RECORD LIST.
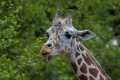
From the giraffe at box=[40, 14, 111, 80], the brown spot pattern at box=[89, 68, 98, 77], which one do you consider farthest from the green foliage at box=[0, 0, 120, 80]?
the brown spot pattern at box=[89, 68, 98, 77]

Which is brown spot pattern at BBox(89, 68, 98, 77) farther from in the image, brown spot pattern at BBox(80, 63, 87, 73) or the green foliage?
the green foliage

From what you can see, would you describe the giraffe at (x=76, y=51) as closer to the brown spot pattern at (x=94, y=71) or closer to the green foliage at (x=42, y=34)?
the brown spot pattern at (x=94, y=71)

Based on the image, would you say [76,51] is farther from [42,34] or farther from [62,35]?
[42,34]

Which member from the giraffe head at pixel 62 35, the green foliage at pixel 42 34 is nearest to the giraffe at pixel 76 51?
the giraffe head at pixel 62 35

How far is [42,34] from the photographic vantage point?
12.5 meters

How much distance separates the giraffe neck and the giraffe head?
5.8 inches

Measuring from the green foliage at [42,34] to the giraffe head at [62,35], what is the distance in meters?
Answer: 0.17

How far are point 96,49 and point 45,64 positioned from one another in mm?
3632

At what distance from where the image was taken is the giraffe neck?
9.45 meters

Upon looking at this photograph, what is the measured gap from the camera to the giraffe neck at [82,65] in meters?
9.45

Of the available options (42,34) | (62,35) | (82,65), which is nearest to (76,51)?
(82,65)

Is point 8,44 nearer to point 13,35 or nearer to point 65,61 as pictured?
point 13,35

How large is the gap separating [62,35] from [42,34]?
9.46ft

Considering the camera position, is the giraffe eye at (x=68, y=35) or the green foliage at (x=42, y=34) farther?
the giraffe eye at (x=68, y=35)
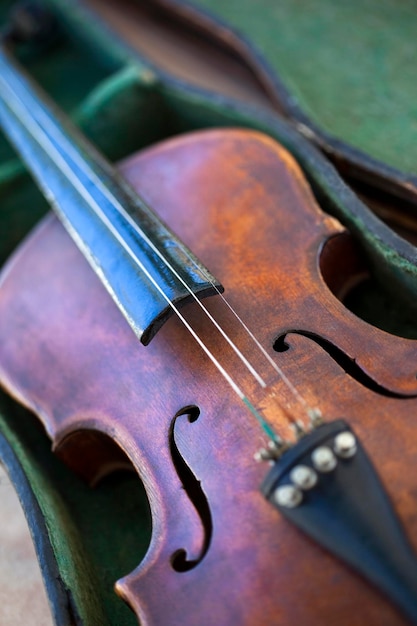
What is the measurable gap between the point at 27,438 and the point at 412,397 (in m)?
0.88

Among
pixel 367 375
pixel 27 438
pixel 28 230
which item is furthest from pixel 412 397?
pixel 28 230

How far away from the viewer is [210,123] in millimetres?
1624

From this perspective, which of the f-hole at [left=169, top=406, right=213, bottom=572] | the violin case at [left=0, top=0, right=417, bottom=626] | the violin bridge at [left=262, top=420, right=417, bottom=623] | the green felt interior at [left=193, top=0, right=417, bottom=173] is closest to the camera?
the violin bridge at [left=262, top=420, right=417, bottom=623]

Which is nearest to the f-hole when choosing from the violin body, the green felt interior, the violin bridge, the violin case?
the violin body

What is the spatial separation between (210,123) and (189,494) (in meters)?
1.06

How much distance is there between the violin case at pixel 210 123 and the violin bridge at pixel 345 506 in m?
0.46

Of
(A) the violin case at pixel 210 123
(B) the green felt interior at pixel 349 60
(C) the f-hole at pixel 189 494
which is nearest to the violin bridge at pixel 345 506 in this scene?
(C) the f-hole at pixel 189 494

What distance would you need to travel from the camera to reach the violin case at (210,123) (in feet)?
3.84

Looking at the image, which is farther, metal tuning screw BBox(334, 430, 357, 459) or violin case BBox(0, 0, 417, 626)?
violin case BBox(0, 0, 417, 626)

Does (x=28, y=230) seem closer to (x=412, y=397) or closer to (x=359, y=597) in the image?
(x=412, y=397)

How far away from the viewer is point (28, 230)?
1.72 meters

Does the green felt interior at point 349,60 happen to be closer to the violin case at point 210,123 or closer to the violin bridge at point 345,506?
the violin case at point 210,123

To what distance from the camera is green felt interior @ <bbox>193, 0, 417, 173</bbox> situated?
58.9 inches

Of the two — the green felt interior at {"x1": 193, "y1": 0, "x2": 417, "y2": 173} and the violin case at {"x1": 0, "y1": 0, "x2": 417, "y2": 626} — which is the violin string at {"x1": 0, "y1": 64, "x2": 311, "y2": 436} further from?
the green felt interior at {"x1": 193, "y1": 0, "x2": 417, "y2": 173}
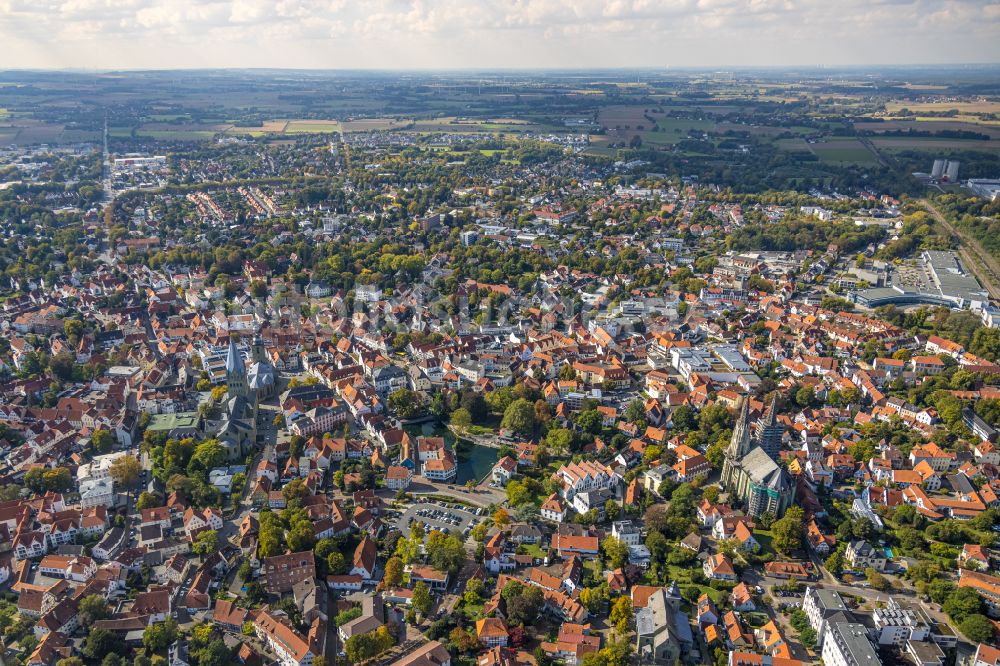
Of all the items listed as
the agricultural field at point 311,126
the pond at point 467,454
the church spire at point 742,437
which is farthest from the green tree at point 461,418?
the agricultural field at point 311,126

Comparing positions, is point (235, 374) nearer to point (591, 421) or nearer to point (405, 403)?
point (405, 403)

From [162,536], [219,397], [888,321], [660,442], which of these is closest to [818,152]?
[888,321]

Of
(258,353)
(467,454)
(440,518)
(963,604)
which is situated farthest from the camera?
(258,353)

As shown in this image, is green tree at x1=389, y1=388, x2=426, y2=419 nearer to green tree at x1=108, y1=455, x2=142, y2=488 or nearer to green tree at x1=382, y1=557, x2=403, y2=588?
green tree at x1=108, y1=455, x2=142, y2=488

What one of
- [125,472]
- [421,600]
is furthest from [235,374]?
[421,600]

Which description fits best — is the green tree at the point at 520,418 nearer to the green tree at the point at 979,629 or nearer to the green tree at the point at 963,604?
the green tree at the point at 963,604
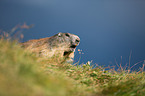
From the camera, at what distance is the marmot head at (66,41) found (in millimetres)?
5082

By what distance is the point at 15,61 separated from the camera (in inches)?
59.1

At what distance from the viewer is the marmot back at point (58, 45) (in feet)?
15.8

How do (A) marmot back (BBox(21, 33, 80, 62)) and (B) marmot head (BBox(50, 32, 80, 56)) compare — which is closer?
(A) marmot back (BBox(21, 33, 80, 62))

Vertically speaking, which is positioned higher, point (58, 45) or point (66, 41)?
point (66, 41)

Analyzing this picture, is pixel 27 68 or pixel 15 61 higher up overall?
pixel 15 61

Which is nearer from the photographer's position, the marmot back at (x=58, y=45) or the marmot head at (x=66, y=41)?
the marmot back at (x=58, y=45)

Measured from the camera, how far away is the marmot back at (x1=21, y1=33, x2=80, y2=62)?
4.80m

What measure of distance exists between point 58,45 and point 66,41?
1.26 ft

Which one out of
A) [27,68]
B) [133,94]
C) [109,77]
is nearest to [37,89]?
[27,68]

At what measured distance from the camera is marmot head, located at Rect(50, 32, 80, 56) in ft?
16.7

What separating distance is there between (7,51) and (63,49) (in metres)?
3.36

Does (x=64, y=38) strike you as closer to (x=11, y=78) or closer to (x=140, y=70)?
(x=140, y=70)

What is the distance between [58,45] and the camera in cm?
503

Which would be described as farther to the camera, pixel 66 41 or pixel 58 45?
pixel 66 41
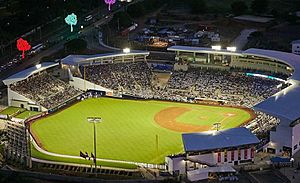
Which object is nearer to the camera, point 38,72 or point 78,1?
point 38,72

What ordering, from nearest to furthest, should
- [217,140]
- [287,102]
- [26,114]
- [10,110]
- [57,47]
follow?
[217,140] → [287,102] → [26,114] → [10,110] → [57,47]

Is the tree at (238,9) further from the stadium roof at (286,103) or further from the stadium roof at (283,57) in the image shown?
the stadium roof at (286,103)

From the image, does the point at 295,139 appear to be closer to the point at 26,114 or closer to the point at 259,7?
the point at 26,114

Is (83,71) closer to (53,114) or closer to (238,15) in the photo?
(53,114)

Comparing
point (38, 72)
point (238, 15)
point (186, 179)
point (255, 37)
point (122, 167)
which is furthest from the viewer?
point (238, 15)

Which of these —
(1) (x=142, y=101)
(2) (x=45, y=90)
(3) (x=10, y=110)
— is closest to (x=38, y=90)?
(2) (x=45, y=90)

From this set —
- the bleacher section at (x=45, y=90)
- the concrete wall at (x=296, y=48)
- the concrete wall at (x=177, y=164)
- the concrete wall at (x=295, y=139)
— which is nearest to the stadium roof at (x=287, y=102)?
the concrete wall at (x=295, y=139)

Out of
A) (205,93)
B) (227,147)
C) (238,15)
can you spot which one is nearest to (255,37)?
(238,15)
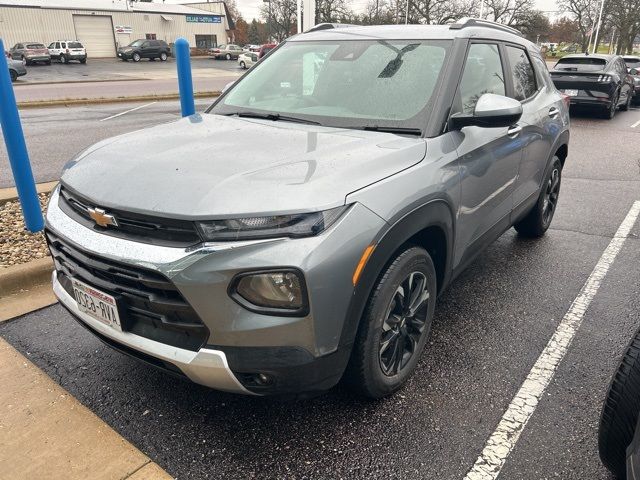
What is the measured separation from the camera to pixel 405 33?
10.6ft

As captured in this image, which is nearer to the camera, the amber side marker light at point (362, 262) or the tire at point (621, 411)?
the tire at point (621, 411)

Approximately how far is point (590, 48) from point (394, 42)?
67.9 metres

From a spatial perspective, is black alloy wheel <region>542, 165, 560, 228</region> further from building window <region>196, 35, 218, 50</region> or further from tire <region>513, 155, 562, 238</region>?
building window <region>196, 35, 218, 50</region>

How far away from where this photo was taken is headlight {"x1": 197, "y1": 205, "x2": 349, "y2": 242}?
1.93m

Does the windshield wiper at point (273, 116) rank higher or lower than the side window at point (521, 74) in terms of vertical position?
lower

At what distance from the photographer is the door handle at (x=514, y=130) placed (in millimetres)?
3414

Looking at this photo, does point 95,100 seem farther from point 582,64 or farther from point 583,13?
point 583,13

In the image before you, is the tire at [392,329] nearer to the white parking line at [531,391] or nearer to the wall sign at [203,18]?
the white parking line at [531,391]

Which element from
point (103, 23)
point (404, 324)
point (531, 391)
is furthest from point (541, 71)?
point (103, 23)

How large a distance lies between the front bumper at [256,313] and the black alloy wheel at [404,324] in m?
0.41

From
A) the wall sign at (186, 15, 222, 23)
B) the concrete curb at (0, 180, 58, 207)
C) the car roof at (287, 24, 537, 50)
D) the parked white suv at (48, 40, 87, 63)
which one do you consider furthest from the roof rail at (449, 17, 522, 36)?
the wall sign at (186, 15, 222, 23)

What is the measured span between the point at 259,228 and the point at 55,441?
1.40 meters

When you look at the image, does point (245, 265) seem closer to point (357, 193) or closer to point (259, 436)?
point (357, 193)

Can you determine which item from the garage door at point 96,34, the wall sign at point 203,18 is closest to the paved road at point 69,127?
the garage door at point 96,34
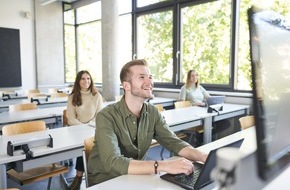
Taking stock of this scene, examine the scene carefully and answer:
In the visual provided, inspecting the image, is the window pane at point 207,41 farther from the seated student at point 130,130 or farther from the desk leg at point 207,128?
the seated student at point 130,130

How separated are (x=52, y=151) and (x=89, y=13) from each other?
6.75m

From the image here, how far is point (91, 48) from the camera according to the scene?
26.3 feet

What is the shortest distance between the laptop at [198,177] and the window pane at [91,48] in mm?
6569

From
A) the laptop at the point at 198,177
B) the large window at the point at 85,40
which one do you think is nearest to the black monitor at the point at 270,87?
the laptop at the point at 198,177

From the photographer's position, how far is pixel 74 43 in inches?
337

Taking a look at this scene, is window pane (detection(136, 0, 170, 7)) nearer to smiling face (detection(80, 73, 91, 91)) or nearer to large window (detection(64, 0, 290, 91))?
Answer: large window (detection(64, 0, 290, 91))

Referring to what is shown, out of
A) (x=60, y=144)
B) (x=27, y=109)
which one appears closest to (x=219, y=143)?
(x=60, y=144)

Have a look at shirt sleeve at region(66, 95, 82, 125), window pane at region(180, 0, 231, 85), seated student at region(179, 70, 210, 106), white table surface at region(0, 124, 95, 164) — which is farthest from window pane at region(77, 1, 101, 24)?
white table surface at region(0, 124, 95, 164)

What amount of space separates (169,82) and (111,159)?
4533 mm

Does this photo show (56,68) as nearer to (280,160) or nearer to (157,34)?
(157,34)

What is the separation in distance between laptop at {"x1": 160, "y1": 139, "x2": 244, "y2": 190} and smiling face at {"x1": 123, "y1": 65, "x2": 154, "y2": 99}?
524mm

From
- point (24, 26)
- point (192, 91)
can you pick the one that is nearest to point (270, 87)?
point (192, 91)

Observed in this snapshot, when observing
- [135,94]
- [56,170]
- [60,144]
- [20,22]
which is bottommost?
[56,170]

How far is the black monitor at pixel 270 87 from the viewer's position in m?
0.54
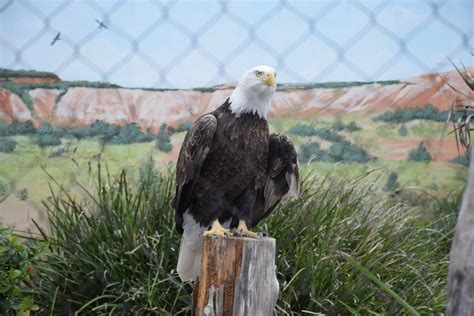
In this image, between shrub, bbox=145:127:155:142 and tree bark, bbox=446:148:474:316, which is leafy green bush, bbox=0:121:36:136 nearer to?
shrub, bbox=145:127:155:142

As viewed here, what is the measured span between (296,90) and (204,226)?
1.21 meters

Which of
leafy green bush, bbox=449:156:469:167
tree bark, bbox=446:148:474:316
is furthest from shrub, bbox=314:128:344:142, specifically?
tree bark, bbox=446:148:474:316

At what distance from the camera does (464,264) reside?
0.71 m

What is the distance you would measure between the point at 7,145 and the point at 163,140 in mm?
740

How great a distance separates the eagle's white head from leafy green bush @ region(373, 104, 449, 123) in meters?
1.52

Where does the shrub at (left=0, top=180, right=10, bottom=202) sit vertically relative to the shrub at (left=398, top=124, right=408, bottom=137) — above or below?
below

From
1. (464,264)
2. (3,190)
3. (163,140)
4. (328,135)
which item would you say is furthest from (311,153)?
(464,264)

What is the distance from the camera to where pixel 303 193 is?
2.87 metres

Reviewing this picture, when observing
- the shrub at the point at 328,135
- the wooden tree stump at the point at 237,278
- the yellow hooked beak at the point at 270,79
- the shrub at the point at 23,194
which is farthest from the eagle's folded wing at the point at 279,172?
the shrub at the point at 23,194

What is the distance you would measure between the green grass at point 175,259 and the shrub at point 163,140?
14.4 inches

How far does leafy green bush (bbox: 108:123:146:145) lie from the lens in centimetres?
327

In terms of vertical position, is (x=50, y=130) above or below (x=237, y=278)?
above

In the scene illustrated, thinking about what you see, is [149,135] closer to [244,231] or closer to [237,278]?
[244,231]

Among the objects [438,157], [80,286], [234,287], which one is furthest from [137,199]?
[438,157]
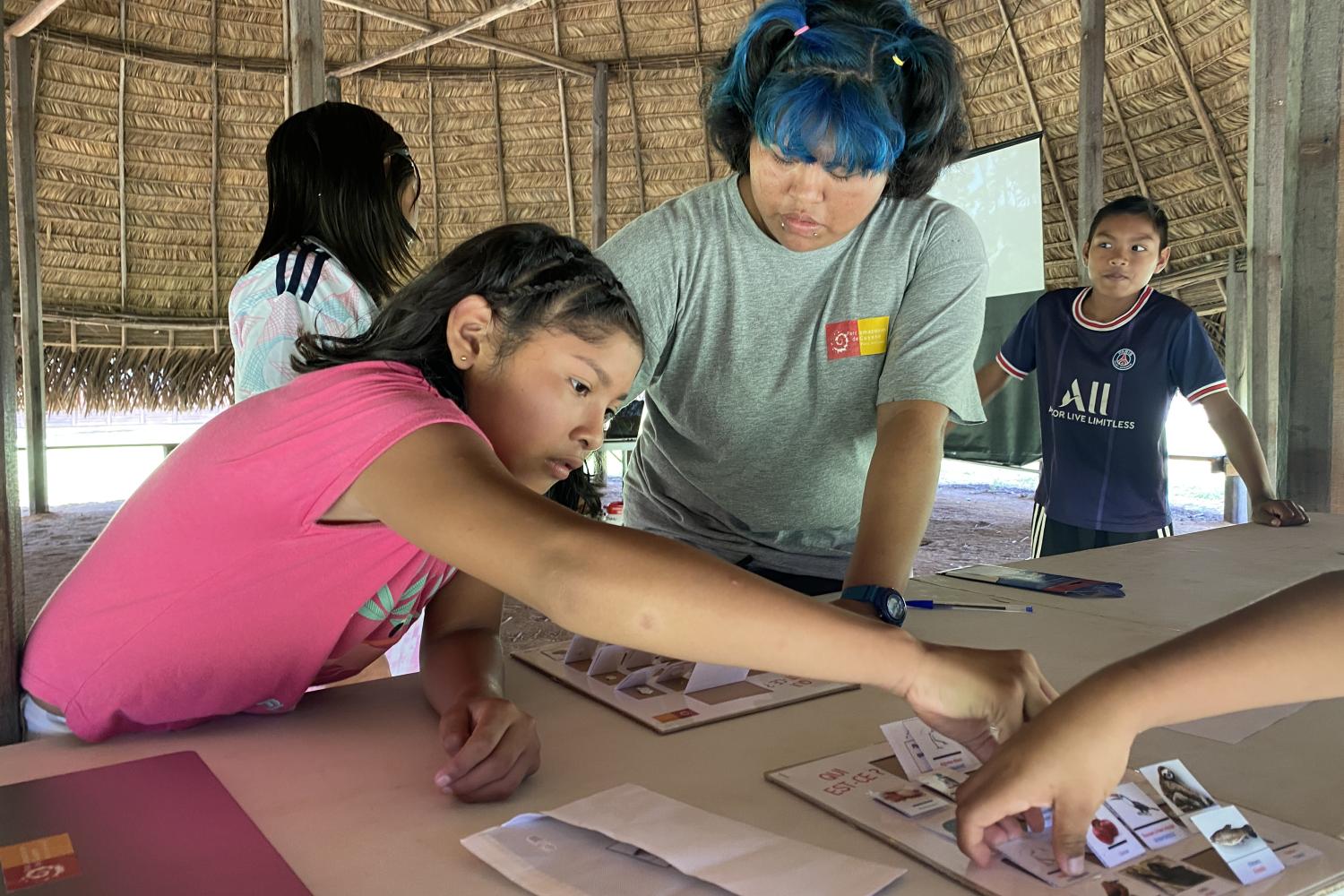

EXERCISE INSTRUCTIONS. Count the lines in the records above that contain the word "door", and reply with that number alone.

COMPLETE OUTPUT. 3